ON THE SOUTH COAST

COME away into the sun and see All the heavens that used to be, Daily, hourly, brought to birth Out of the deep remembering earth. This is England, this is the land That holds my heart in her sweet hand. This is she whose turf, I pray, Will hide me, on her breast, one day. Cast you down on the close-cropped turf, See how the white cliff spreads the surf, On green-eyed seas that glitter and trail Into the south like a peacock’s tail. Then, come away over the hills of thyme, Where folds like elfin belfries chime Till Eve, in a cloud of her dusky hair, Makes it Elf-land everywhere. You shall pity the king on his throne. You shall know what never was known. All the glory of all the skies Utterly yours in your true love’s eyes; All the bloom to the world’s end And all the heavens that over it bend, Compacted in one garden white, The garden of your love’s delight. This is England, this is the land That holds my soul in her sweet hand.

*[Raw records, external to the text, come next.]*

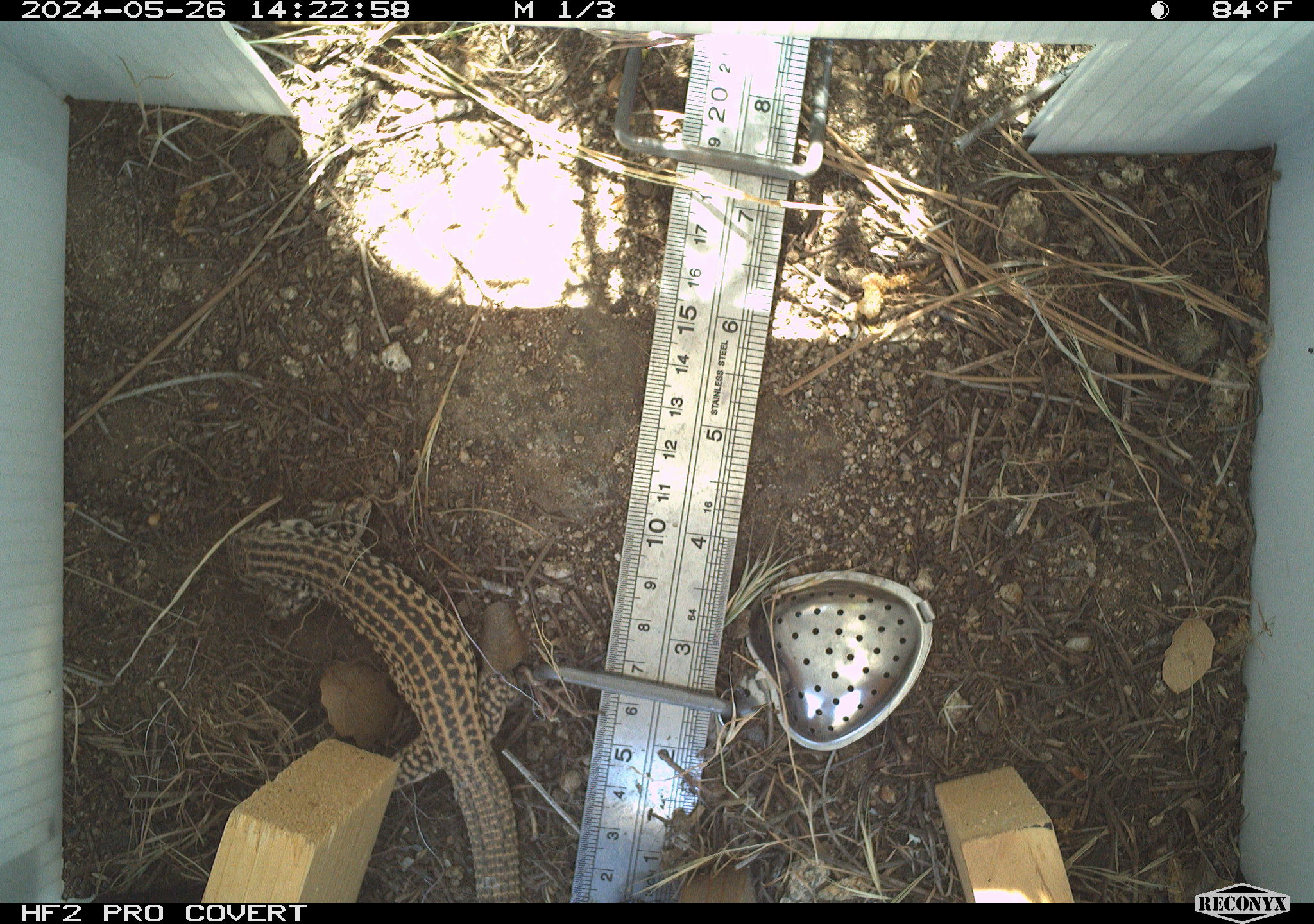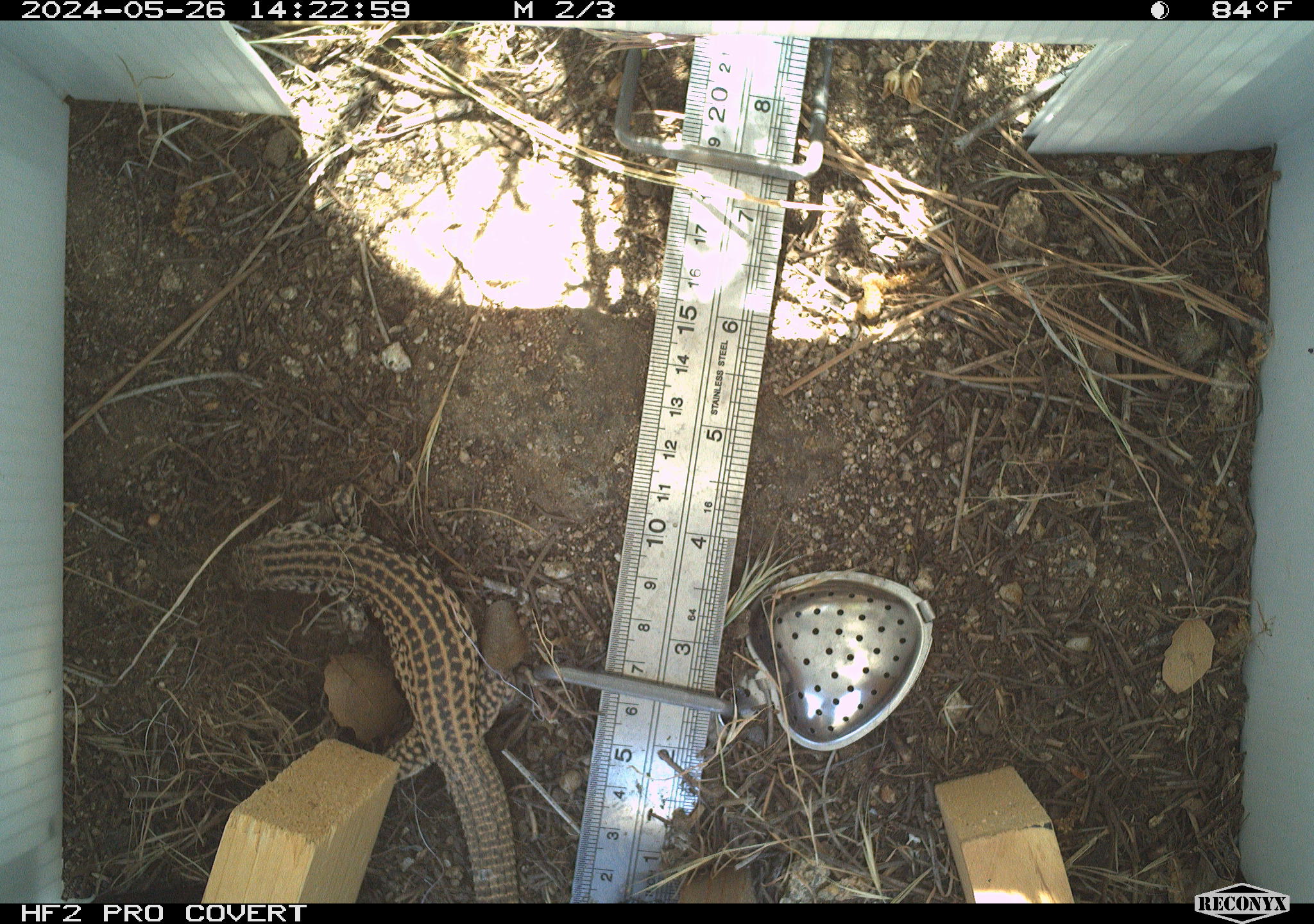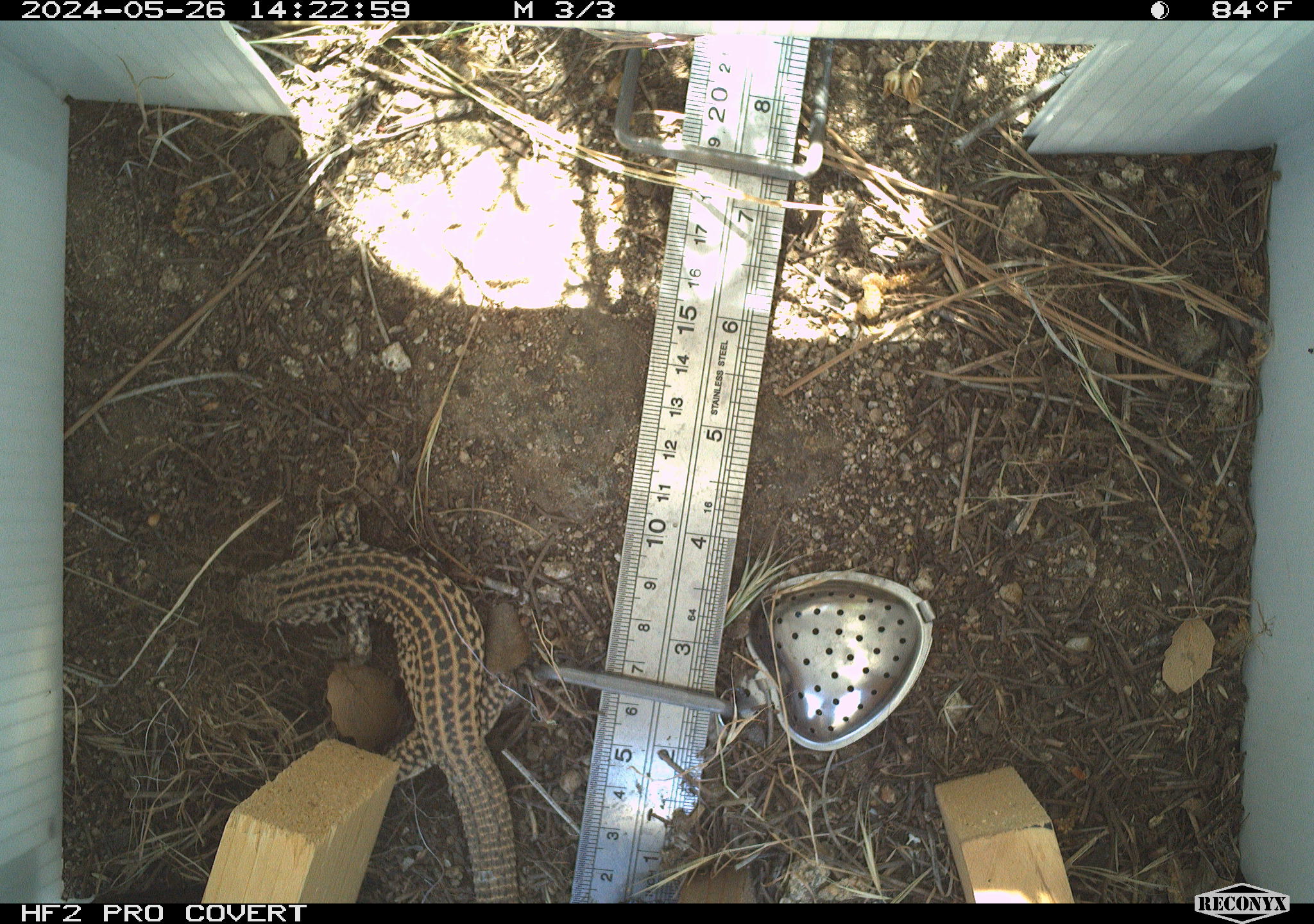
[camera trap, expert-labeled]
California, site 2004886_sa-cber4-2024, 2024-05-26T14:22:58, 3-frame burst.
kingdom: Animalia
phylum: Chordata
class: Reptilia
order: Squamata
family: Teiidae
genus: Aspidoscelis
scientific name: Aspidoscelis tigris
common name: western whiptail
Western whiptail (Aspidoscelis tigris).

This is she whose turf, I pray, Will hide me on her heart one day.

OLDER THAN THE HILLS

OLDER than the hills, older than the sea, Older than the heart of the Spring, O, what is this that breaks From the blind shell, wakes, Wakes, and is gone like a wing? Older than the sea, older than the moon, Older than the heart of the May, What is this blind refrain Of a song that shall remain When the singer is long gone away? Older than the moon, older than the stars, Older than the wind in the night,— Though the young dews are sweet On the heather at our feet And the blue hills laughing back the light,— Till the stars grow young, till the hills grow young, O, Love, we shall walk through Time, Till we round the world at last, And the future be the past, And the winds of Eden greet us from the prime.

THE TORCH

(Sussex Landscape)

IS it your watch-fire, elves, where the down with its darkening shoulder Lifts on the death of the sun, out of the valley of thyme? Dropt on the broad chalk path and, cresting the ridge of it, smoulder Crimson as blood on the white, halting my feet as they climb, Clusters of clover-bloom, spilled from what negligent arms in the tender Dusk of the great grey world, last of the tints of the day; Beautiful, sorrowful, strange last stain of that perishing splendour. Elves, from what torn white feet trickled that red on the way? No—from the sun-burnt hands of what lovers that fade in the distance? Here, was it here that they paused, here that the legend was told? Even a kiss would be heard in this hush; but, with mocking insistence, Now thro’ the valley resound—only the bells of the fold. Dropt—from the hands of what beautiful throng? Did they cry “follow after”? Dancing into the west, leaving this token for me, Memory dead on the path, and the sunset to bury their laughter? Youth—is it youth that has flown? Darkness covers the sea. Darkness covers the earth; but the path is here! I assay it. Let the bloom fall like a flake—dropt from the torch of a friend! Beautiful revellers, happy companions, I see and obey it; Follow your torch in the night, follow your path to the end.